How Many Questions in a 10-Minute Survey?
It all depends on what counts as a “question,” and also on how complex those questions are. A grid question with multiple rows takes a longer to answer than a simple yes-or-no question. A question that allows you to select multiple items from a laundry list of options takes longer than a standard 4-point scale. Ranking, in order, the top three to five items from that laundry list will take even longer.
Not that anyone is vying for the prestigious honor of being a survey-timing-guru, but we did feel proud to discover that Versta Research is now cited in the Federal Register as providing authoritative guidance on survey length. A notice filed by the Department of Transportation in Vol. 81, No. 193, October 5, 2016 says:
The estimate time for survey completion was calculated using Versta Research’s methodology for calculating an estimate of survey length, where each question is given a number of points based on the estimated burden required to respond to the question (for example, simple multiple choice questions are 1point, whereas short answer questions are 3 points per expected short phrase). The total number of points for all questions is then divided by eight (the number of simple questions a user can respond to online in 1 minute) to determine the estimate required length for finishing the survey.
You can find the details of our method in the Versta Research Winter 2011 Newsletter. Basically, each simple question takes 7½ seconds, so the trick is to translate all the standard question-types (many of which are not simple) into a number “points” that are simple-question equivalents. The method is easy to learn and easy to implement. Once you get the hang of it, it becomes second nature and you’ll know the length of any survey you write in just a few minutes.

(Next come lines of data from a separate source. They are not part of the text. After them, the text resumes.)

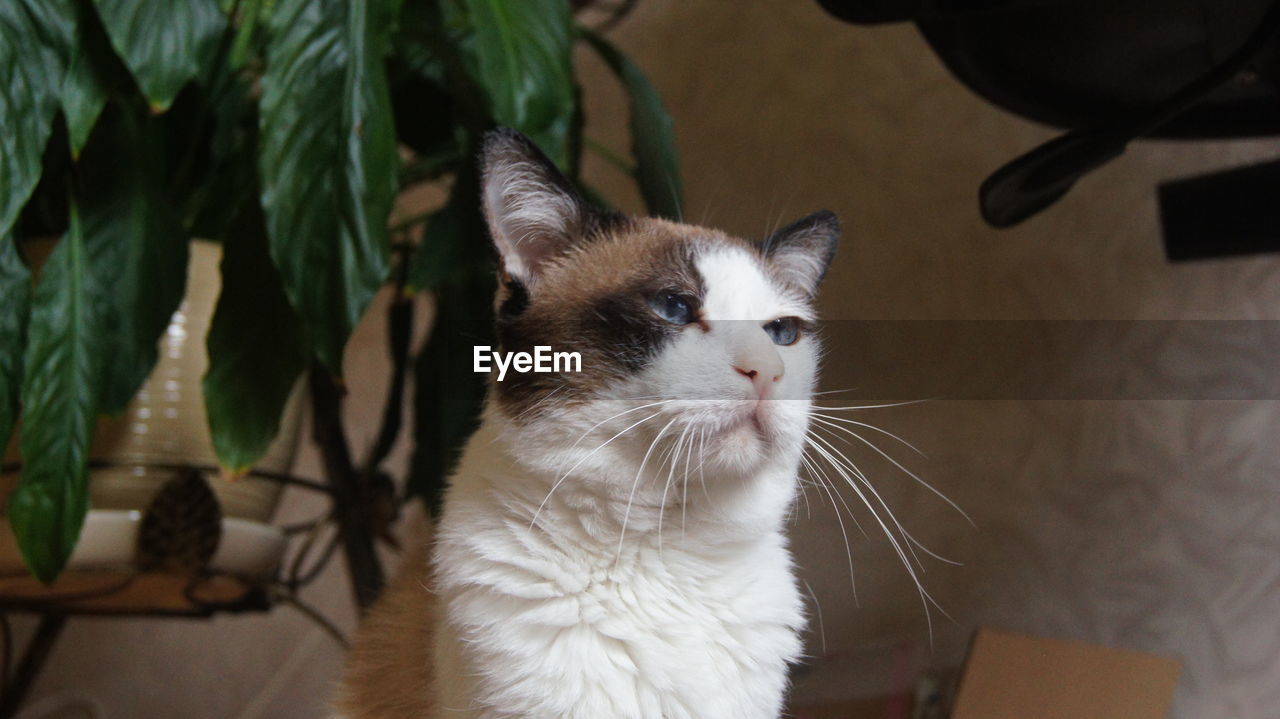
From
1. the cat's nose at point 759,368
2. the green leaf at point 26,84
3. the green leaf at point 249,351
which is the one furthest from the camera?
the green leaf at point 249,351

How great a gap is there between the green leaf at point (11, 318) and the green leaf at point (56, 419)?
0.01 meters

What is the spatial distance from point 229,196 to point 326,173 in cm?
41

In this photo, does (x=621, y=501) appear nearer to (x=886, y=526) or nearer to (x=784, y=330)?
(x=784, y=330)

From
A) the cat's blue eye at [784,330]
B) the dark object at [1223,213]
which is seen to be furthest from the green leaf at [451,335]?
the dark object at [1223,213]

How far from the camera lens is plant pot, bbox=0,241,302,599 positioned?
42.8 inches

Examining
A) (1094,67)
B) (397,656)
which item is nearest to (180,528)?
(397,656)

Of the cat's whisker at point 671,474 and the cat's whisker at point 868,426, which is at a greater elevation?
the cat's whisker at point 868,426

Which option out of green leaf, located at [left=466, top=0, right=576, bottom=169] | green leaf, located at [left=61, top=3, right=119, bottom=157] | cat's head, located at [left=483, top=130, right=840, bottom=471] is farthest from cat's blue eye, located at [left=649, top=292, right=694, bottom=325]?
green leaf, located at [left=61, top=3, right=119, bottom=157]

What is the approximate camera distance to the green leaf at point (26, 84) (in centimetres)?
81

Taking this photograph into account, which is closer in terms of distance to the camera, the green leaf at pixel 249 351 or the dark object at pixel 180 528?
the green leaf at pixel 249 351

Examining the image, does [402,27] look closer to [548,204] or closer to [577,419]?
[548,204]

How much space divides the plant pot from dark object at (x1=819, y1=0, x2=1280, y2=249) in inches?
34.9

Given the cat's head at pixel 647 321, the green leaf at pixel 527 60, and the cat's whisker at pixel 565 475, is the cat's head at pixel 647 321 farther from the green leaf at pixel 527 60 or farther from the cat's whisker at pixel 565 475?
the green leaf at pixel 527 60

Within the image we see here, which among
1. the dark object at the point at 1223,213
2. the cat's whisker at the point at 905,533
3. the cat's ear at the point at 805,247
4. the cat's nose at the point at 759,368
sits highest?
the dark object at the point at 1223,213
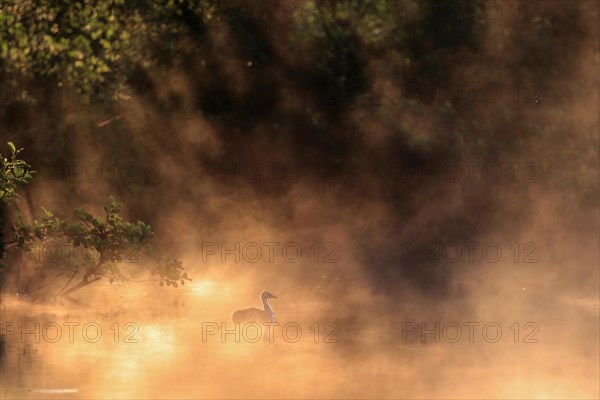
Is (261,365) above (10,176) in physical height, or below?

That being said, and knowing that all the different question types tend to average themselves out in most of the surveys we write, here is what we generally proffer as the number of questions you can ask in a survey:
5 minute survey: 10 to 15 questions
10-minute survey: 20 to 30 questions
15-minute survey: 30 to 45 questions
If you take a look at the DOT’s Federal Register entry you will also note they used our method to estimate that their survey would take respondents about 2 hours and 12 minutes to compete. Yikes! Unless you are surveying government officials who are well paid and required to fill out informational surveys like this, don’t try this at home. For most surveys, 20 minutes is about the maximum you can go before respondent attention lags and data quality deteriorates.